Cooks in hot zones, from the Caribbean to Central America, fan back the heat with spicy, flavorful foods.

Now a record number of U.S. cooks are following suite, embracing Latin cuisine for its spices, fresh ingredients, ability to perk up appetites anesthetized by long, hot summers or lulled into boredom by bland food. 

Latin flavors are big and bold but not burn-the-top-of-your-head-off hot.  A little Latin goes a long way in adding wonderful flavors to just about anything. 

Two decades ago, Americans equated Latin food with taco-enchilada cuisine of bordering Mexican states.  In the early 1990’s, view expanded as Latin foods such as chipotles, blue cornmeal and black beans started hitting the American table.  Empanadas, ceviche and chimichurri led the next wave.

The common bond of Latin cuisines is the balancing act between robust spices and refreshing flavors, from chiles to lime. 
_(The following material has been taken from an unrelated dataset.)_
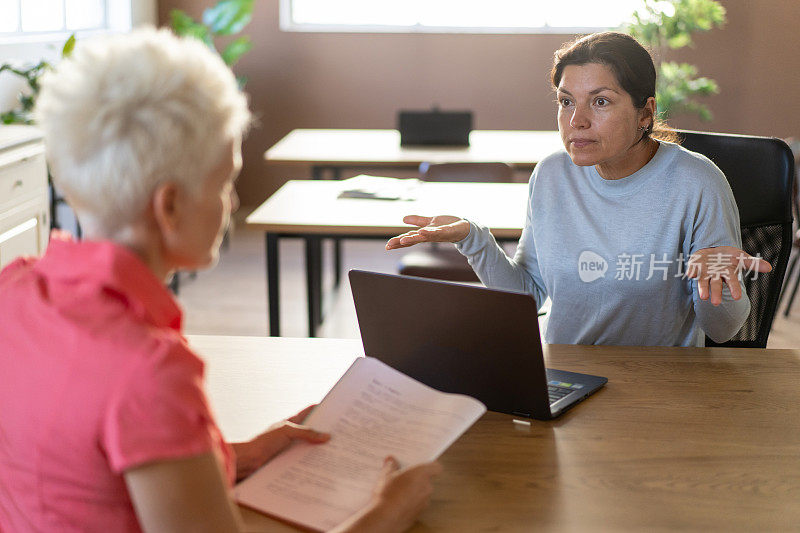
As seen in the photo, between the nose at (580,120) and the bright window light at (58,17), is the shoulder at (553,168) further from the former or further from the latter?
the bright window light at (58,17)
Experts predict that, along with enticing flavors, population trends will continue fueling the popularity of Latin foods and the availability of ingredients.  Latinos today constitute our nation’s largest minority, according the U.S. Census Bureau data.  By 2050, the size of the Latino population is expected to sell to 102.6 million.  At that point, Latinos will represent 24% of the U.S. population, a projected 188 percent increase in 50 years.